Toyota president steps down amid lawsuit (AP) Updated: 2006-05-09 16:17
The president and CEO of Toyota Motor North America,
accused last week in a sexual harassment lawsuit, is leaving the post, the
automaker said Tuesday. To replace him, Toyota named the first American
president of its U.S. subsidiary.
Sayaka Kobayashi, an employee of Toyota Motor
North America, appears in New York's Central Park in this 2006 photo
provided by her lawyer. Kobayashi has filed a lawsuit accusing the
company's president and chief executive officer, Hideaki Otaka, of
unwanted sexual advances toward her when she worked as his personal
assistant. [AP] |
Hideaki Otaka, 65, who had been scheduled to leave his post in June, has
voluntarily left earlier. He said his staying on went against the company's
interests, but said he was innocent of the charges.
Jim Press, now president of Toyota Motor Sales USA, Toyota's U.S. sales unit,
will replace Otaka as president.
Otaka was accused in a $190 million sexual harassment lawsuit filed last week
in New York. In the lawsuit, Sayaka Kobayashi accused him of harassing her when
she worked as his personal assistant, making repeated unwanted sexual advances
after she began working for him last summer. She said the conduct continued
until winter, when she was involuntarily transferred out of the job.

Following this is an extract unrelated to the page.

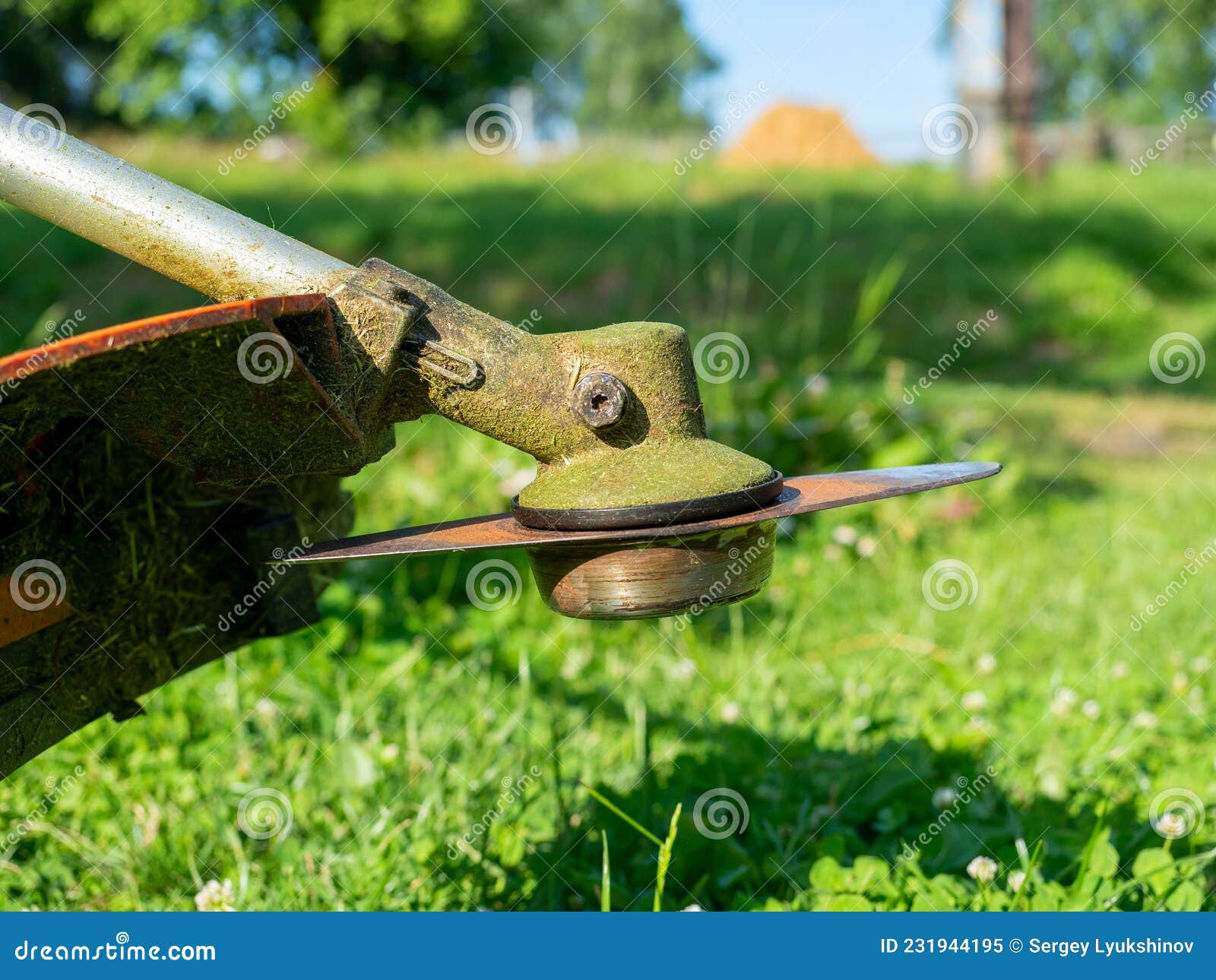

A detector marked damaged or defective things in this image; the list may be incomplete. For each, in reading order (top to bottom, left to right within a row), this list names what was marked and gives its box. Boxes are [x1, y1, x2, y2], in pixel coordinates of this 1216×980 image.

rusty metal blade [284, 464, 997, 564]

Press, 59, joined Toyota Motor Sales in 1970, and worked in advertising,
customer services, marketing, product planning and distribution. He has served
as president of Toyota Motor Sales since June 2005 and is a managing officer of
Toyota in Japan.
Toyota Motor Corp.'s U.S. unit also named Yuki Funo, 59,
now chairman of Toyota Motor Sales, as the new chairman and chief executive of
Toyota Motor North America, which oversees the company's manufacturing and sales
operations and 31,500 employees in the U.S., Canada and Mexico.